» **Text section**:
--- START ---

NEW YORK (TheStreet) -- Shares of Interactive Intelligence (ININ) were jumping 5.58% to $59.83 on heavy trading volume mid-Wednesday morning after the Indianapolis-based cloud services company announced it had entered into a definitive agreement to merge with privately-owned Genesys.
Genesys, a San Francisco-based customer experience platform company, will acquire Interactive Intelligence for about $1.4 billion, according to a company statement.
Interactive shareholders will receive $60.50 per share in cash in the deal.
The merger will grow Genesys' ability to power customer experiences at greater scale and through either in-person or cloud channels.
"The combination of Genesys and Interactive Intelligence provides a complete portfolio to address all market segments by combining Interactive Intelligence's PureCloud, Cloud Communications-as-a-Service (CaaS), and Customer Interaction Center (CIC) with Genesys' offerings," Interactive Intelligence CEO Don Brown said in a company statement.
The deal is expected to close by the end of the year.

--- END ---

» **Parts of the exercise**:
1: Do these statements agree with the Genesys merger article? Answer yes or no for each, and quote the words that decide it.
(a) Genesys is based in Indianapolis.
(b) Interactive Intelligence shareholders will be paid $60.50 per share in cash.
(c) The deal is expected to close by the middle of the year.
2: Which Interactive Intelligence offerings does the Genesys merger article name?
3: Write the next few sentences of the Genesys merger article, picking up after its final sentence.
The items that follow have nothing to do with the Genesys merger article.

» **Supplied data**:
--- START ---

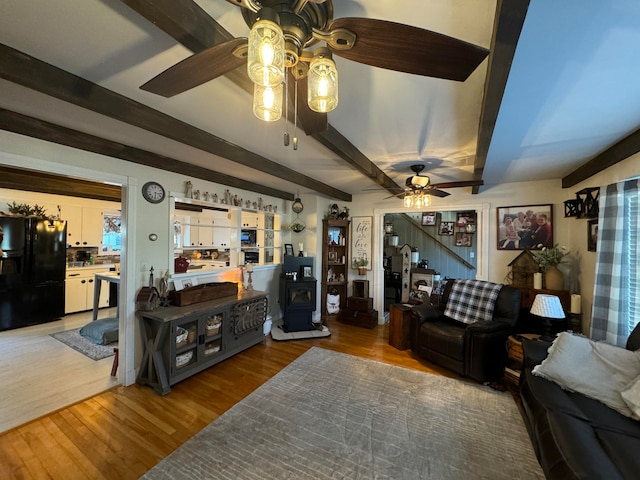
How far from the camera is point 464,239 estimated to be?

--- END ---
--- START ---

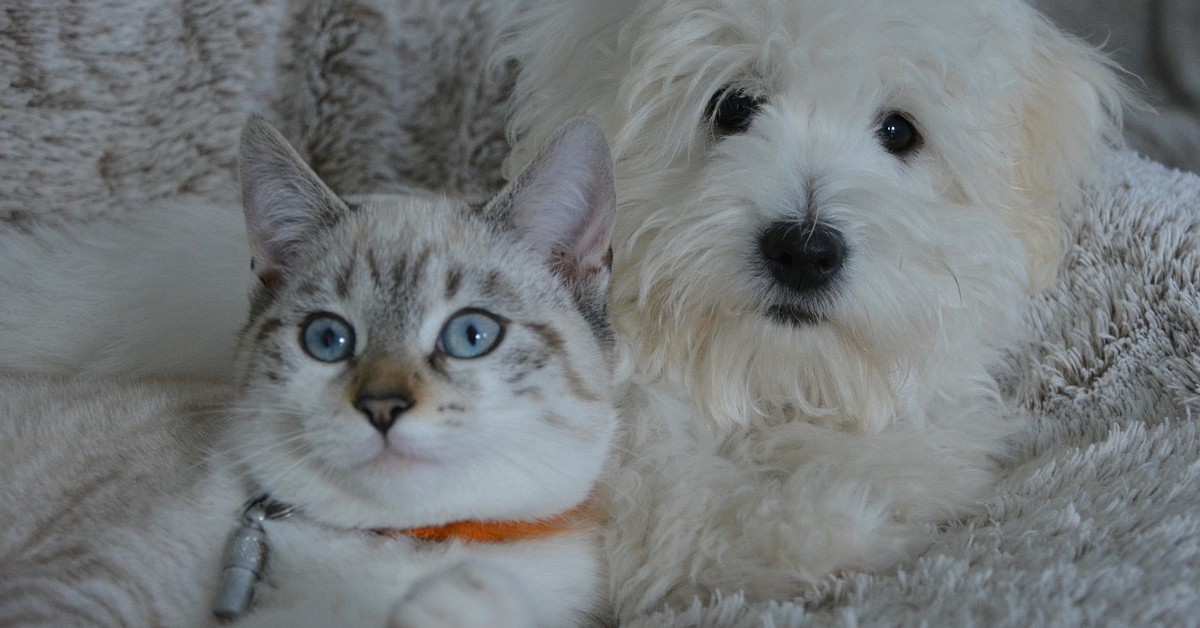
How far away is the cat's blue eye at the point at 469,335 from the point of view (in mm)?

--- END ---
--- START ---

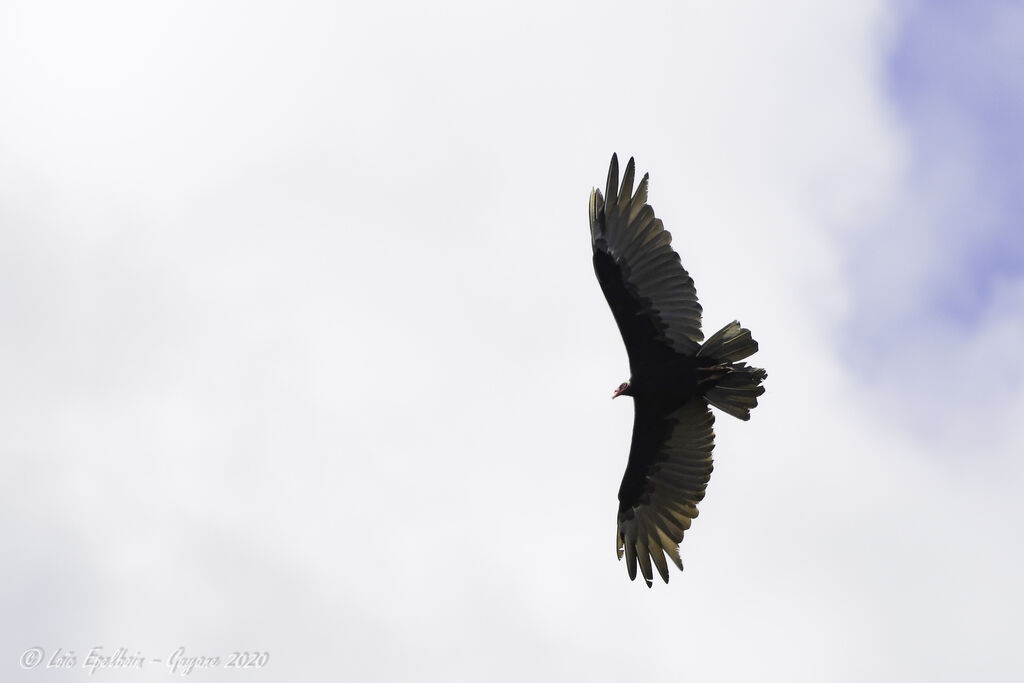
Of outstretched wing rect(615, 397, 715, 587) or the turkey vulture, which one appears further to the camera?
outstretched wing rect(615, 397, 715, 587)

--- END ---

» **Answer set**:
1:
(a) No: "Genesys, a San Francisco-based customer experience platform company"
(b) Yes: "Interactive shareholders will receive $60.50 per share in cash in the deal."
(c) No: "The deal is expected to close by the end of the year."

2: PureCloud; Cloud Communications-as-a-Service (CaaS); Customer Interaction Center (CIC)

3:
More than 1.76 million shares of Interactive Intelligence have traded so far today vs. the 30-day average of 214,000 shares.
Separately, TheStreet Ratings objectively rated this stock according to its "risk-adjusted" total return prospect over a 12-month investment horizon. Not based on the news in any given day, the rating may differ from Jim Cramer's view or that of this articles's author.
TheStreet Ratings rated this stock as a "hold" with a ratings score of C-.
The company's strengths can be seen in multiple areas, such as its revenue growth, solid stock price performance and good cash flow from operations. However, as a counter to these strengths, we find that the growth in the company's net income has been quite unimpressive.